Lo que es cierto es que la infancia y la juventud de L.-F. Céline “miserable y vergonzosa” es pura invención.

Finalmente, Louis, viejo soldado, ¿quieres decirnos la verdad sobre tu famosa trepanación? Todos te han creído evidentemente, a ti, el trepanado de las batallas de agosto de 1914, con el cerebro hundido; hasta Henri Mondor, profesor, es decir, del oficio, que dice y repite en sus declaraciones de la Pléiade que te fracturaste el cráneo.
¡Y algunos enseguida vienen a agregar que tal vez por el agujero del cerebro te entró el Genio! ¡¡¡Otro tocó la placa de metal que tenías en la cabeza!!!
Louis, no, digamos la verdad; fuiste muy gravemente herido en los primeros combates de la primera guerra, como sargento de coraceros. Te dieron honores, te decoraron, te homenajearon, te hicieron una ilustración por ese tema. Pero a menudo te vi el torso desnudo, Louis. Tu brazo derecho, en lo alto, casi a la altura del hombro, tenía un agujero en el que se podía meter un huevo. Era la cicatriz de una fractura abierta por el estallido de un obús, herida que te tuvo más de un año en el hospital y te dejó para siempre un poco paralizada la mano derecha. Aunque en 1924-1925 conducías un gran sidecar por la rutas de Bretagne, con tu mujer y la mía en el asiento lateral.
Por el mismo y único accidente que puso fin a tu guerra, se te estropeó el tímpano por el ruido de la explosión, y te dejó insoportables zumbidos de oreja. Pero dejémoslo ahí, ¿quieres? Nosotros, tus amigos de Rennes, sabemos bien que nunca fuiste herido en la cabeza, ¡y menos trepanado!

Discúlpenme, celinianos, por traerlos con tanta exactitud a esos puntos de la biografía de Louis-Ferdinand Céline. Considero que es menoscabarlo mantener esas fantasías, ¡fantasías que él, sin embargo, era el primero en inventar! En nuestra época, él no era menos grande a nuestros ojos de lo que es actualmente para ustedes.
No bien conocí a Louis en 1919, en Rennes, cuando acababa de casarse con Edith, la mejor amiga de mi mujer, quedé subyugado, hechizado, conquistado por ese espíritu único y ya gigantesco. Aunque sólo cinco meses más grande que yo, Destouches me parecía tan maduro y erudito.
Hasta que nos fuimos a Nantes, a fines de 1921, me encontraba con Louis en su pequeña planta baja en Rennes, en el 6 quai Richemont, casi todas las noches de 6 a 8. Yo me sentaba, charlábamos, él escribía y yo me callaba. ¿Dónde están los escritos de esa época?
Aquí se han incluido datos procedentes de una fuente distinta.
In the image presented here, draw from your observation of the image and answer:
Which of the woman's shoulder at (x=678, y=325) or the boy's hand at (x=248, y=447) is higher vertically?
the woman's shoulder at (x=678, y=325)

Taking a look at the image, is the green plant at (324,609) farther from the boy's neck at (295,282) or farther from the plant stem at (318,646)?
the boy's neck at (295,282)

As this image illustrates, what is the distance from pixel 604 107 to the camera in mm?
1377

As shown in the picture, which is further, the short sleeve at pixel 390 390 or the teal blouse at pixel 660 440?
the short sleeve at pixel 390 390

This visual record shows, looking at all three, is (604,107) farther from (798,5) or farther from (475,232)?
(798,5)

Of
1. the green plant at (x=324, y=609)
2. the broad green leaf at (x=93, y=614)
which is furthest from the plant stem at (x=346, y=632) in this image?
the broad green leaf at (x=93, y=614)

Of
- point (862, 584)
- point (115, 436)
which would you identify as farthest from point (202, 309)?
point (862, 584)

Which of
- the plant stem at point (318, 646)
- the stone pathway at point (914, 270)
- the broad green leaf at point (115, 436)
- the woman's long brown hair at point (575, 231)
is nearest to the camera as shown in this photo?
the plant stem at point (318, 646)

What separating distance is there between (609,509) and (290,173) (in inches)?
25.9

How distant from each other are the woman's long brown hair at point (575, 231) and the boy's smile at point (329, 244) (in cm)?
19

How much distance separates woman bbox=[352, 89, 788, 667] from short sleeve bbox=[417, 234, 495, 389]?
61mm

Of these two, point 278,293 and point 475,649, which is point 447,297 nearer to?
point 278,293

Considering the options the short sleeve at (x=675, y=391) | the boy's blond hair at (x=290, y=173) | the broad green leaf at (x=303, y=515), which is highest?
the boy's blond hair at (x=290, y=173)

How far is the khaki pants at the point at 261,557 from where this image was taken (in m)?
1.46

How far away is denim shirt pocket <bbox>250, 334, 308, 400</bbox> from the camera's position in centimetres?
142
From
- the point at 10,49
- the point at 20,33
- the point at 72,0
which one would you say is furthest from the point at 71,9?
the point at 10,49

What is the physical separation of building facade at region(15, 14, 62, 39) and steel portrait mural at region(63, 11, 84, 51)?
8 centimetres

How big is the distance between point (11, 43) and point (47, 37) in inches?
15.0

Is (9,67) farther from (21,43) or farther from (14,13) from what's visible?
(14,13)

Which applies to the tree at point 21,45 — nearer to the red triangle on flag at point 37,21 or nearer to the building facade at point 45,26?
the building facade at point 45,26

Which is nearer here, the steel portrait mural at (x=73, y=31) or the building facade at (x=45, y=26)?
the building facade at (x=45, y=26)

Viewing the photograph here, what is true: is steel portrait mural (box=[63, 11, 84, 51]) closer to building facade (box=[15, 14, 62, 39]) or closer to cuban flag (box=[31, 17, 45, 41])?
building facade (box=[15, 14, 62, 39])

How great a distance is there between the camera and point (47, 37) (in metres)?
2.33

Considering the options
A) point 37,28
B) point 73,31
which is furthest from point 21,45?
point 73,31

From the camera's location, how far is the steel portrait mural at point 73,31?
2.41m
Edith no tiene demasiados, me parece. Eran sobre todo cartas que el futuro Céline escribía, con prodigalidad, a cien destinatarios. Me acuerdo de uno de ellos, ya que me sorprendió la notoriedad de su nombre, el doctor Alexis Carrel, que por entonces ejercía en los Estados Unidos. ¿Qué podían escribirse esos dos espíritus, el del futuro Viaje y de El hombre, ese desconocido? Páginas y páginas, ¿y dónde está esa correspondencia? Louis conocía a Alexis Carrel, veinte años más grande que él, a través del Instituto Rockefeller, al cual Louis estaba vinculado por esa misión americana de lucha contra la tuberculosis que tenía una sección en Rennes. Trabajan allí también de intérprete y de conferencista.
Creo acordarme, y Edith también, de que la correspondencia que mantenía con Carrel tenía como tema los estudios sobre la prolongación de la vida. Estudiaba los convolutas, mitad algas, mitad microorganismos, que se parecen a un musgo verde y que se encuentran cuando baja la marea en las playas del Atlántico. Los había podido conservar en un laboratorio de investigaciones en Roscoff donde pasaba sus vacaciones, laboratorio que estaba dirigido por el Príncipe Cantacuzène. Ya en 1920 el joven investigador que era Louis se apasionaba y discutía teorías que formulaba en esa época y que, según su mujer, anticipaban las teorías actuales de la hibernación (!). Más tarde Louis estudió la longevidad de los gusanos de seda, y creo recordar haber leído un estudio impreso de la Academia de Ciencias que exponía las teorías del futuro doctor.
Pero ya Destouches preparaba su tesis. Su famosa tesis sobre Semmelweis que, editada en 1924, llamó tanto la atención. La tengo dedicada. Se tiraron cien ejemplares. Vuelvo ahora, y de manera más simple, a la carta a mi Ferdinand.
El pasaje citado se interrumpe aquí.